### Data lines

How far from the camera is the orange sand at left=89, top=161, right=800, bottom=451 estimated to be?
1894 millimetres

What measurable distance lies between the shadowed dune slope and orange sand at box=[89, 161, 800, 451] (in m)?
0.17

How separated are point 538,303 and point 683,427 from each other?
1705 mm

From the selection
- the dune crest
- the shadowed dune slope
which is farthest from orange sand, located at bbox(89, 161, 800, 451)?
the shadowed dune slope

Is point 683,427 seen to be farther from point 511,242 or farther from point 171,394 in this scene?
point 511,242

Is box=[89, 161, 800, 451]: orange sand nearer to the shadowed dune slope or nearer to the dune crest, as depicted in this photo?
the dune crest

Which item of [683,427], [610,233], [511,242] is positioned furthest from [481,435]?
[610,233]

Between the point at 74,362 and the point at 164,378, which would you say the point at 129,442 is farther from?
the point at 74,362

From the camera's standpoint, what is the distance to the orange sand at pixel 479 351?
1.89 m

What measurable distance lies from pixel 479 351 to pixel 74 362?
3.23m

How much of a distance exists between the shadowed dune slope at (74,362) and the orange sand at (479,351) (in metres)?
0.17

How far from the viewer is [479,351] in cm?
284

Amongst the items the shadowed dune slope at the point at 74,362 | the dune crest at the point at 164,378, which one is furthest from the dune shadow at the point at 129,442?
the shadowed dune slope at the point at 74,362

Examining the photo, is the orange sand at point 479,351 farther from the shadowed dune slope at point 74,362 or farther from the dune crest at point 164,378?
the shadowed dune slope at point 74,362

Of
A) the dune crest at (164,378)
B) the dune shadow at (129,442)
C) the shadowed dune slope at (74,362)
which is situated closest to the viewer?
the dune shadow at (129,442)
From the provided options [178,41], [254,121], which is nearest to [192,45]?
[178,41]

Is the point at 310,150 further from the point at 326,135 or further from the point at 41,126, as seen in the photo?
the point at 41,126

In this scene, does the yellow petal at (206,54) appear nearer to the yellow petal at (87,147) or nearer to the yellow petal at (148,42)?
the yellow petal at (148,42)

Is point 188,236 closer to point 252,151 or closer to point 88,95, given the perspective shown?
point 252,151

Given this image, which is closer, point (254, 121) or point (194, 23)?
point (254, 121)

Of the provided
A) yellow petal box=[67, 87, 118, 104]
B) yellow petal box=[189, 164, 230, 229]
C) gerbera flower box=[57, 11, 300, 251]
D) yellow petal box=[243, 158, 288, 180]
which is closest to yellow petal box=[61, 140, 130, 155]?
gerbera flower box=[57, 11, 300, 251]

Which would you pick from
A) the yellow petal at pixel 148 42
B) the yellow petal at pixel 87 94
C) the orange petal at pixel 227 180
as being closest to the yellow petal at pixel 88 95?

### Given instruction
Rewrite all the rows above as a numbered list, leaving out the blank lines.

### Final result
1. How far from the camera is the orange sand at left=89, top=161, right=800, bottom=451 estimated to be?
2. 1894 millimetres
3. What measurable distance lies between the shadowed dune slope and orange sand at box=[89, 161, 800, 451] (in m)?
4. 0.17
5. How separated are point 538,303 and point 683,427 from each other?
6. 1705 mm
7. From the selection
8. - the dune crest
9. - the shadowed dune slope
10. which is farthest from orange sand, located at bbox(89, 161, 800, 451)?
11. the shadowed dune slope
12. Is point 683,427 seen to be farther from point 511,242 or farther from point 171,394 in this scene?
13. point 511,242
14. Is box=[89, 161, 800, 451]: orange sand nearer to the shadowed dune slope or nearer to the dune crest, as depicted in this photo?
15. the dune crest
16. Which item of [683,427], [610,233], [511,242] is positioned furthest from [481,435]?
17. [610,233]
18. Between the point at 74,362 and the point at 164,378, which would you say the point at 129,442 is farther from?
19. the point at 74,362
20. From the camera's standpoint, what is the distance to the orange sand at pixel 479 351?
21. 1.89 m
22. What measurable distance lies from pixel 479 351 to pixel 74 362?
23. 3.23m
24. How much of a distance exists between the shadowed dune slope at (74,362) and the orange sand at (479,351) (in metres)?
25. 0.17
26. How far from the viewer is [479,351] in cm?
27. 284
28. Amongst the items the shadowed dune slope at the point at 74,362 | the dune crest at the point at 164,378, which one is furthest from the dune shadow at the point at 129,442?
29. the shadowed dune slope at the point at 74,362
30. Examining the photo, is the orange sand at point 479,351 farther from the shadowed dune slope at point 74,362 or farther from the dune crest at point 164,378?
31. the shadowed dune slope at point 74,362
32. Of
33. A) the dune crest at (164,378)
34. B) the dune shadow at (129,442)
35. C) the shadowed dune slope at (74,362)
36. which is situated closest to the viewer?
37. the dune shadow at (129,442)
38. From the provided options [178,41], [254,121], which is nearest to [192,45]?
39. [178,41]
40. Is the point at 310,150 further from the point at 326,135 or further from the point at 41,126, as seen in the photo?
41. the point at 41,126
42. In this scene, does the yellow petal at (206,54) appear nearer to the yellow petal at (87,147) or nearer to the yellow petal at (148,42)?
43. the yellow petal at (148,42)
44. Is point 188,236 closer to point 252,151 or closer to point 88,95, given the perspective shown?
45. point 252,151
46. Given this image, which is closer, point (254, 121) or point (194, 23)?
47. point (254, 121)
48. Of the provided
49. A) yellow petal box=[67, 87, 118, 104]
50. B) yellow petal box=[189, 164, 230, 229]
51. C) gerbera flower box=[57, 11, 300, 251]
52. D) yellow petal box=[243, 158, 288, 180]
53. which is closest to yellow petal box=[61, 140, 130, 155]?
54. gerbera flower box=[57, 11, 300, 251]
55. Which would you pick from
56. A) the yellow petal at pixel 148 42
57. B) the yellow petal at pixel 87 94
58. C) the orange petal at pixel 227 180
59. as being closest to the yellow petal at pixel 88 95?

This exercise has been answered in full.